I walked along Brunswick Road, which has also changed with new flats being built on the site of the old Royal Mail sorting office. There is an ethical society based on Brunswick Road which has recently painted a new mural outside (for more details and for the cool police box nearby on Leith Walk, see the Tumblr). My feet were knackered by this point so I headed up to Ocean Terminal in Leith to sit and look out over the harbour for a bit before I went back up to the city centre to catch the train back home to Glasgow, sitting reading the paper as the train edged back westwards.

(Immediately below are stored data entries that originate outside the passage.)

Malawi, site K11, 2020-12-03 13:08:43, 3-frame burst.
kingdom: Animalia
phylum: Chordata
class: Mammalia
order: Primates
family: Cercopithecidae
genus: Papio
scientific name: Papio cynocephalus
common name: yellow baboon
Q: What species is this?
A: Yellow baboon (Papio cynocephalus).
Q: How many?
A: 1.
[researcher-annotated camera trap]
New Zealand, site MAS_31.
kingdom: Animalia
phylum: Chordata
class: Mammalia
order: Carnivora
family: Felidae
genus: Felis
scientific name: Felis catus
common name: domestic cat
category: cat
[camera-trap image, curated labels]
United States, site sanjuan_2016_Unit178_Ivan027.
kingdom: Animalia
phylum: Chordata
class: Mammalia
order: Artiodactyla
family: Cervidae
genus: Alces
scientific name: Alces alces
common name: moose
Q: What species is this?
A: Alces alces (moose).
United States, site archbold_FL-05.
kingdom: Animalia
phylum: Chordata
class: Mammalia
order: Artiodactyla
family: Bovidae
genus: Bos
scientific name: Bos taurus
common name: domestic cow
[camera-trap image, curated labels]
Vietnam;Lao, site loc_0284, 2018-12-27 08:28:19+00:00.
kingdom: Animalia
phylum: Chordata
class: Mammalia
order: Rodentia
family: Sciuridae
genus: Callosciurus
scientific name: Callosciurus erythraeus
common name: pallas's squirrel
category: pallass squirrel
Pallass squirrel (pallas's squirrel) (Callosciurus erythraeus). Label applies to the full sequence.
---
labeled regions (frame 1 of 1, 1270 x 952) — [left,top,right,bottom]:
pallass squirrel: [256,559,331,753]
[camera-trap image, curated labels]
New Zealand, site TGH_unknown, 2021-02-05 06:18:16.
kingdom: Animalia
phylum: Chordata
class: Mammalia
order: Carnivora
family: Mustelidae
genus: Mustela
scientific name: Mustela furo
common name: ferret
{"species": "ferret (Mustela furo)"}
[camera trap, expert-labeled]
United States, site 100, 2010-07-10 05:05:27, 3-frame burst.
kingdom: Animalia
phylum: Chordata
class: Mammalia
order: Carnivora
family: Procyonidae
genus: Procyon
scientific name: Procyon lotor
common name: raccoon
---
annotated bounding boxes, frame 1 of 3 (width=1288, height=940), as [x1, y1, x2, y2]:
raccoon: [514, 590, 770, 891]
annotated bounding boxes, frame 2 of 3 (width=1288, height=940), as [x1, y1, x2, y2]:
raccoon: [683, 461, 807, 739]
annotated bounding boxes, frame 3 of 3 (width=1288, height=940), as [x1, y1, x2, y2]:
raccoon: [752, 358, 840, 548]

A lot of people have different ideas about Edinburgh. Hugh MacDiarmid called the city ‘a mad God’s dream’ and I think that pretty well fits. There are very glamorous bits of Edinburgh, others less so. I was born in Seafield, in the Eastern General Hospital which is now defunct. It sat next to a sewage works. Craigentinny sits in a working-class part of Edinburgh, a whole long way removed from the New Town, Bruntsfield, Comely Bank and all these posh places. I have more of an affinity to the places people don’t write about in Edinburgh. I like the Royal Mile but it’s very obvious, very touristy. The really interesting things about Edinburgh are under the surface and beyond the city centre. Craigentinny is just one of those places. It has a deep personal resonance for me, sure, but it’s more than that. I always like to quote French Impressionist painter Camille Pissarro on this. ‘Blessed are they who see beautiful things in humble places where other people see nothing’. I’m lucky because I find much of life interesting. If you don’t know Edinburgh very well, and you have the opportunity to be there, please walk a little bit beyond the city centre in any direction. Some bits I would avoid, admittedly, but in any direction, go for a walk. I sort-of slagged off Hearts earlier but right near Haymarket Station is a clock that doubles as a war memorial to those Hearts players and supporters who perished in World War I. That is a fascinating story, whether you like football or not, whether you like Hearts or not (and I really don’t). Edinburgh is a mad God’s dream, without a shadow of a doubt, with mausoleums in sleepy suburbs and much else besides, just ready to discover if you look the right way.